TASK REQUIREMENTS:
A – Name every person mentioned in the passage below on ecology and environmental aesthetics.
B – Write the next part of the passage below on ecology and environmental aesthetics, picking up right after its final sentence.

SELECTED PASSAGE:
----------
Ecological science has wrought a change in the mental eye.

—Aldo Leopold

I. Introduction

Thomas Kuhn describes a scientific paradigm as a conceptual framework or set of background beliefs and values held by members of a scientific community.1 Part of a scientific education, he argues, is learning how the background beliefs and values that underlie scientific practices articulate a paradigm.2 Part of an aesthetic education, I argue, is learning how to appreciate natural beauty differently and appropriately when new discoveries trigger what Kuhn calls a paradigm shift—a shift in the beliefs and values that determine scientific theory and practice. In 1992 scientists S. T. A. Pickett, V. T Parker, and P. L. Fielder announced that ecology had undergone such a shift.3 The new paradigm in ecology emphasizes dynamic change, disturbance, and nonequilibrium in natural systems, and it presents some challenges for contemporary environmental aesthetics, one of which has to do with the thesis known as "scientific cognitivism." Scientific cognitivism holds that appropriate aesthetic appreciation of nature must be informed by scientific knowledge.4 If this thesis is correct, and if the new paradigm in ecological science tells us that nature is in a state of dynamic nonequilibrium, then aesthetic appreciation must adapt to constant change in natural systems. More generally, if aesthetic appreciation of nature must be informed by scientific knowledge, and if ecological science undergoes a paradigm shift, then a cognitivist model of aesthetic appreciation must adapt to the new paradigm. Another challenge the new paradigm presents has some [End Page 63] bearing on the positive aesthetics thesis—that pristine nature has only positive aesthetic qualities such as balance, order, and harmony. The new paradigm's emphasis on random and fluctuating disturbances may require us to abandon the notion of purely "pristine" nature and replace the positive aesthetic qualities with which it is associated because under the new paradigm nature is described as imbalanced, disorderly, and disharmonious.
----------
(Extracted data entries)
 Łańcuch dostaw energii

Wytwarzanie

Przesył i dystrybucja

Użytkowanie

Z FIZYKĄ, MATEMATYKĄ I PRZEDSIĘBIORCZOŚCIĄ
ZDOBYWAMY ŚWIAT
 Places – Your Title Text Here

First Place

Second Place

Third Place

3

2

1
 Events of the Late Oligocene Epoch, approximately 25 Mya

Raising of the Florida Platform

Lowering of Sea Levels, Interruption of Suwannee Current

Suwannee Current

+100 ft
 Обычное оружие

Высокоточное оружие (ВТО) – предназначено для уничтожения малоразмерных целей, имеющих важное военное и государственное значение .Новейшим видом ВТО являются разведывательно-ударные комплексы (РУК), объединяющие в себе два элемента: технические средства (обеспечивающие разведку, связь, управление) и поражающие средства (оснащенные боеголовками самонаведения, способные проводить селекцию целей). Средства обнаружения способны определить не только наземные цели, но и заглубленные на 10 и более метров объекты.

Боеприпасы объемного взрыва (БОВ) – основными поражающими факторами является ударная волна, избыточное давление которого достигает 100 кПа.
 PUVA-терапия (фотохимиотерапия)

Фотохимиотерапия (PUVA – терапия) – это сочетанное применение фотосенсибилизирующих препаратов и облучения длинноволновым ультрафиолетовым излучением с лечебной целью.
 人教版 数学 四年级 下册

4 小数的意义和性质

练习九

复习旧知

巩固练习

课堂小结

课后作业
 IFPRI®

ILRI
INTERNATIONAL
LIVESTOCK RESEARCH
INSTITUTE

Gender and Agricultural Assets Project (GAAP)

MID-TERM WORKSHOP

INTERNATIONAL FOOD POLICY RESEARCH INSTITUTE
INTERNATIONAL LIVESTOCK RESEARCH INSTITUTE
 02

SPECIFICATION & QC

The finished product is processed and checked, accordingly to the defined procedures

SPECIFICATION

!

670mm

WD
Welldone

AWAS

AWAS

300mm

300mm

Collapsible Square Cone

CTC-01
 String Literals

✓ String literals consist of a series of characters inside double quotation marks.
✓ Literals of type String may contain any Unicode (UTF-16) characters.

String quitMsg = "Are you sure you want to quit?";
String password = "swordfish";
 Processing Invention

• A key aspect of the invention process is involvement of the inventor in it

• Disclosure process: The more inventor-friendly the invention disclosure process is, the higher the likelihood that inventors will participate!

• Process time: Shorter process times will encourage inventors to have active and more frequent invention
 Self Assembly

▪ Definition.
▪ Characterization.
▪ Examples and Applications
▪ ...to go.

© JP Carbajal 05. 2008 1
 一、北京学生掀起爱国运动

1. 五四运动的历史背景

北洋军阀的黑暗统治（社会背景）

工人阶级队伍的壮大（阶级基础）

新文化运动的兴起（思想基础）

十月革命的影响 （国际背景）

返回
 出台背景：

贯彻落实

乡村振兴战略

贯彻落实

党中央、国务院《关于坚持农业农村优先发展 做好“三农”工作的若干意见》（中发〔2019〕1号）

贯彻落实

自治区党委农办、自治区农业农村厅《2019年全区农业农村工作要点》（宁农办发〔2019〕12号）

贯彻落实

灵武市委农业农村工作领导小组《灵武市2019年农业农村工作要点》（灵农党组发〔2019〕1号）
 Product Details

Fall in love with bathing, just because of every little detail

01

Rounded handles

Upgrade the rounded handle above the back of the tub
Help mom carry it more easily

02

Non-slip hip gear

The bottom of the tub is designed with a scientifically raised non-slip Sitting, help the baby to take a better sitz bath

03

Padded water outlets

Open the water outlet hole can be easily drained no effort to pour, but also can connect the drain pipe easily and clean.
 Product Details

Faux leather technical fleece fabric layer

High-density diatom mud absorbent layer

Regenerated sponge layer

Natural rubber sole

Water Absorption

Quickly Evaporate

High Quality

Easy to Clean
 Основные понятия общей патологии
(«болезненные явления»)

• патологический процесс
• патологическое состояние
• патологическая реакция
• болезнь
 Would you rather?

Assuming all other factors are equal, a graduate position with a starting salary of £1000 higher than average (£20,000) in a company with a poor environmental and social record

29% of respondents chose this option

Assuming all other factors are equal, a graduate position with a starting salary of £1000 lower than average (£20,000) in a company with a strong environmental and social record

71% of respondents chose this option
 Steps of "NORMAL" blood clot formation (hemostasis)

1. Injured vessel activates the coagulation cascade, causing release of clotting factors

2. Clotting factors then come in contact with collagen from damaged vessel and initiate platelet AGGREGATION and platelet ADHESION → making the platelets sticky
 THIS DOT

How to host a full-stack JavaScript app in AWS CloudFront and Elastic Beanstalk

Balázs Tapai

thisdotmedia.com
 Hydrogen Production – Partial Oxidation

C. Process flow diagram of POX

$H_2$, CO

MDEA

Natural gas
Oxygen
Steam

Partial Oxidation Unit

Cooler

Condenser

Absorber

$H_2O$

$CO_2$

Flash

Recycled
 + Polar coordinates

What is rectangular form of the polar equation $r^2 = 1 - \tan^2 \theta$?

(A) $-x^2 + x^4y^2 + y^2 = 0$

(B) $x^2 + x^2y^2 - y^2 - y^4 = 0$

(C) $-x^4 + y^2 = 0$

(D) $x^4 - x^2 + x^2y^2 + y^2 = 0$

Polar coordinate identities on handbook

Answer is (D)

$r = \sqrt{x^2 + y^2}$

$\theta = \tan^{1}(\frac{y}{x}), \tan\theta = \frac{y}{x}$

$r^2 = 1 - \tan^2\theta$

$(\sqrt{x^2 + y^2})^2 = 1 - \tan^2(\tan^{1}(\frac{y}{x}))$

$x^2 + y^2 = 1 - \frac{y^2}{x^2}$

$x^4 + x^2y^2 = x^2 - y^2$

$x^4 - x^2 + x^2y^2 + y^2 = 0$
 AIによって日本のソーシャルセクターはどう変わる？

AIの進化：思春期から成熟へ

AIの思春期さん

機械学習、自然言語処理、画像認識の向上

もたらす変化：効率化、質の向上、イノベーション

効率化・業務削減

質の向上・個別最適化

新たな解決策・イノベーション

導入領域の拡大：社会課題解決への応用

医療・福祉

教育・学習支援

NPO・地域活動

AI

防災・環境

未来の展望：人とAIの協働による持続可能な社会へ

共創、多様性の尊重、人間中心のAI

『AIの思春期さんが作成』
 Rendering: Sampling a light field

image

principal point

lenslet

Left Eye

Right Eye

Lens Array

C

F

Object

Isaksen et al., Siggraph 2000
----------
EXPECTED RESULTS:
A – Aldo Leopold, Thomas Kuhn, S. T. A. Pickett, V. T Parker, P. L. Fielder

B –
Here I explore the aesthetic implications of this new paradigm, the central implication being that scientific cognitivism, when combined with the new paradigm in ecology, may require updating the qualities associated with positive aesthetics. After reviewing Allen Carlson's defense of both scientific cognitivism and the positive aesthetics thesis, I show how the significantly different conceptual framework that the new paradigm in ecology provides will require equally significant adjustments to how we aesthetically appreciate nature. I make two suggestions. First, the new paradigm in ecology suggests that aesthetic appreciation should focus on natural processes, which will require a more theoretical approach to aesthetic appreciation. Second, because the new paradigm appeals to aesthetic qualities such as imbalance, disorder, and disharmony to make the natural world intelligible, these qualities are consistent with an updated positive aesthetics thesis and should therefore replace the qualities associated with the old paradigm. Collectively, these two suggestions imply that the beauty of nature is dynamic and chaotic rather than stable and orderly.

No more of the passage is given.